REQUIRED TASKS:
1) From the Staff Quality & Reliability Engineer job posting, list each detail shown above the "About The Position" heading.
2) Write the next part of the Staff Quality & Reliability Engineer job posting, starting after its last requirement.

DOCUMENT EXCERPT:
__________________________________________________
Staff Quality & Reliability Engineer

MrBeast•San Francisco, CA

1d•Hybrid

About The Position

We're doing an AI-first engineering rebuild for a company that already has an audience of 100M+ people. This is a zero-to-one build with no legacy constraints, which means you get to set the quality and reliability bar from day one instead of inheriting a decade of flaky tests and silent outages. You're here to make sure we can move fast without lighting production on fire. You'll own how Beast Industries ships software that's both correct and resilient at scale, spanning quality engineering and site reliability across consumer-facing platforms including Step and the creator ecosystem. This is a hands-on expert role, not a people-management one. You set the standards and build the systems other teams rely on.

Requirements

AI-Native: You're already using AI daily, and you have a real point of view on where AI-assisted testing and anomaly detection help versus where they just add noise.
Quality + Reliability Hybrid: Extensive hands-on experience across both software quality engineering and site reliability, with test-automation architecture and reliability systems built for high-traffic distributed production.
__________________________________________________
DATA EXCERPT:
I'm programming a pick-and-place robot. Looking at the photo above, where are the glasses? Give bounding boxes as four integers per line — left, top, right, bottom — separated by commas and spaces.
__________________________________________________
ANSWERS TO THE PROBLEMS:
1)
- Staff Quality & Reliability Engineer
- MrBeast
- San Francisco, CA
- 1d
- Hybrid

2)
Production Owner: You've defined SLO/error-budget frameworks and led incident response for severe production events, and you treat every escaped defect as a systemic problem, not an individual fault.
Builder Who Influences: You're a strong enough engineer to build the tooling and review systems-level code, and you move teams through working systems and evidence rather than mandates.
Deep fluency with observability stacks (metrics, logging, distributed tracing), CI/CD pipelines, and cloud infrastructure.

Nice To Haves

Consumer-scale fintech or high-volume media/streaming environments
Chaos engineering
Contributions to open-source reliability/testing tooling

Responsibilities

Own the test strategy across unit, integration, end-to-end, performance, and chaos/resilience testing.
Set SLOs, error budgets, and reliability standards for critical services, and drive product teams to adopt them.
Build the foundational tooling: CI/CD test gates, regression suites, load-testing harnesses, and observability instrumentation.
Define and own the org's test strategy and the release-readiness criteria for high-risk launches.
Establish SLO and error-budget frameworks for critical services and make them stick across teams.
Lead incident response for high-severity events, run blameless postmortems, and own the follow-through.
Find the systemic sources of fragility everyone else is treating as one-off incidents, and drive root-cause fixes.
Be the technical authority on go/no-go calls, and make the risk legible to non-technical stakeholders.
Own the build-vs-buy decisions on monitoring, tracing, alerting, and test-automation platforms.
Mentor engineers on reliability thinking without becoming the single point of failure yourself.

Benefits

Highly competitive equity package designed for a foundational hire.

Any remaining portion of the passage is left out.